§ Activity: Reproduce the passage on inserting genes with CRISPR-associated transposases between "To improve the" and "enables viral replication.", inclusive.

§ Page extract:

★ ★ ★ ★ ★

The challenge has been how to do it. Gene therapy often relies on tame viruses to carry full-size genes into cells. But the approach is imprecise. The added genes land at random locations in the genome, or may not enter it at all. In contrast, precision is the hallmark of gene-editing techniques such as CRISPR—which has been approved for treating sickle cell anemia and is being tested against a range of other illnesses—and base editing, a CRISPR spinoff that swaps out troublesome DNA bases and has also entered clinical trials. Such techniques work well for changes of less than 200 bases, but human genes are typically thousands of bases long. Another limitation of traditional CRISPR systems is that they leave breaks in both DNA strands at the editing site, which can lead to harmful effects such as loss or gain of genetic material.

The new work instead relies on enzymes called CRISPR-associated transposases, or CASTs, that can insert DNA without creating these double-stranded fractures. In bacterial cells, CASTs help parasitic DNA sequences known as transposons hop from place to place in the genome. A guide RNA strand in the enzymes pinpoints where to insert the nomadic sequences.

Previous studies have determined that CASTs are nearly 100% efficient at shoehorning hunks of DNA into target locations within bacterial genomes. But they’ve fallen short in human cells. Last year, for example, biochemist Samuel Sternberg of Columbia University and colleagues reported that the efficiency of the process was only about 0.1%.

To improve the approach, Sternberg’s lab combined forces with a team led by genome editing virtuoso David Liu, a chemical biologist at Harvard University and the Broad Institute. It’s hard to design improvements to a system as complex as a CAST, so the team turned to an artificial evolution system containing bacteria and their viral parasites that Liu’s lab had developed. The researchers inserted the sequences for some CAST proteins into the genomes of the viruses. For the pathogens to reproduce, their CASTs had to manipulate the DNA of the bacteria, activating a gene in the microbes that enables viral replication.

★ ★ ★ ★ ★

§ Data section:

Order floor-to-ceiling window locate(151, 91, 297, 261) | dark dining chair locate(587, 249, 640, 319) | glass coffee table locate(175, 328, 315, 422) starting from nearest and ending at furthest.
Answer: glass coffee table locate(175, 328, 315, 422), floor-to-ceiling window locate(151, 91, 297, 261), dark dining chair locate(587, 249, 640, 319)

★ ★ ★ ★ ★

§ Answer to the problem:
To improve the approach, Sternberg’s lab combined forces with a team led by genome editing virtuoso David Liu, a chemical biologist at Harvard University and the Broad Institute. It’s hard to design improvements to a system as complex as a CAST, so the team turned to an artificial evolution system containing bacteria and their viral parasites that Liu’s lab had developed. The researchers inserted the sequences for some CAST proteins into the genomes of the viruses. For the pathogens to reproduce, their CASTs had to manipulate the DNA of the bacteria, activating a gene in the microbes that enables viral replication.